« Nous devons faire preuve de beaucoup de sang-froid et d’empathie, » admet Olivier Caleff, RSSI et Directeur cyber résilience du groupe Erium, un mentor de la cybersécurité. Après avoir construit plusieurs centres de réponse à incidents IT, il aide les équipes cyber à gagner en maturité. Membre élu au conseil d’administration du FIRST, il est également actif au CESIN et enseigne à l’EGE.
Quelles structures et organisations avez-vous côtoyées durant votre parcours professionnel ?

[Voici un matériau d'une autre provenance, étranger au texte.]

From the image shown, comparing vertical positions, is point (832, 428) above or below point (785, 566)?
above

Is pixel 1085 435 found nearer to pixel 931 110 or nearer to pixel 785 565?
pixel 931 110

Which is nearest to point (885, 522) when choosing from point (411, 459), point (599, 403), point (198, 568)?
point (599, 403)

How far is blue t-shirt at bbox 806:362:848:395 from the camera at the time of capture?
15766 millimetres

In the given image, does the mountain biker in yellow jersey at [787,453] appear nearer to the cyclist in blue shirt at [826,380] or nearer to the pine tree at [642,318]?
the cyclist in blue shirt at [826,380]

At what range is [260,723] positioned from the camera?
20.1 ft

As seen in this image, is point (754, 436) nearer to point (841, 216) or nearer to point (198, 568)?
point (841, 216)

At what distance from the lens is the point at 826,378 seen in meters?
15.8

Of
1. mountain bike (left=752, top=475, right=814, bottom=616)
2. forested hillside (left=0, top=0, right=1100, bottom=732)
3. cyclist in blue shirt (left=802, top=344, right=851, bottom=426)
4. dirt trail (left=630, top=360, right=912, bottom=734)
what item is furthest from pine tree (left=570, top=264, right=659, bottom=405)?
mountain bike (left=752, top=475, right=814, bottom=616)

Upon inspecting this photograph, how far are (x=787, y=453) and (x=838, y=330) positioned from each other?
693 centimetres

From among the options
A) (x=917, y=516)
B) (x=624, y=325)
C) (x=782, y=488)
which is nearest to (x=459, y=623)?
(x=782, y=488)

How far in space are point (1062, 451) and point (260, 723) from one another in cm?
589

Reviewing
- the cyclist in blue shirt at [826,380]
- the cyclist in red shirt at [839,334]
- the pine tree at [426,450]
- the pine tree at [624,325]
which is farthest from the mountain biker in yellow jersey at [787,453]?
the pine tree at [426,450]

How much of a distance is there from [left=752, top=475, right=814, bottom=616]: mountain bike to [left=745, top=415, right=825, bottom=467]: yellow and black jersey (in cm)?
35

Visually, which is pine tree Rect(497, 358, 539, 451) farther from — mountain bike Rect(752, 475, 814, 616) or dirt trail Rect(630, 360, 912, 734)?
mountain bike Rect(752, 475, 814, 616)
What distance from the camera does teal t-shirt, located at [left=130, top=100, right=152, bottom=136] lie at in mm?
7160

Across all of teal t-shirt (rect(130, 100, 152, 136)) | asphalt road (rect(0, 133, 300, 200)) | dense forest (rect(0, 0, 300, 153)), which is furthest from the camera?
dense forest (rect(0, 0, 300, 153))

Olivier Caleff : Après mes études d’ingénieur télécom à l’ISEP (1985), je suis entré chez Dassault Électronique où j’ai participé aux premiers déploiements de piles protocolaires TCP/IP et Netex dans un environnement composé de réseaux hétérogènes et d’environnements Unix, VMS et mainframes IBM. À la fin des années 80, le secteur militaire s’intéresse de plus en plus aux technologies civiles et notamment aux réseaux haut débit à fibre optique (FDDI) administrés et sécurisés. En 1992, je participe à la création d’Apogée Communications où j’évolue durant deux décennies. Dès 1995 je me spécialise en traitement de vulnérabilités et gestion d’incidents, jusqu’au rachat de la société de conseils par Colt puis par Devoteam. En 2013, je rejoins l’ANSSI où je représente le CERT-FR, coordonne les relations internationales notamment lors des incidents Wannacry et NotPetya en 2017, et participe à la création du CSIRTs Network. Entré chez Sanofi en 2018, je suis chargé des aspects de cyber-résilience et rattaché au RSSI, Jean-Yves Poichotte, jusqu’aux années très denses de la crise du Covid-19. En 2022, je rejoins le groupe Erium où je traite d’aspects de cyber résilience, de gestion d’incidents et participe aux activités d’évaluation de performances et de maturité des équipes à l’aide d’outils de simulation BAS (Breach and Attack Simulation) et d’exercices cyber
Croisez-vous encore des informaticiens hermétiques aux enjeux de cybersécurité ?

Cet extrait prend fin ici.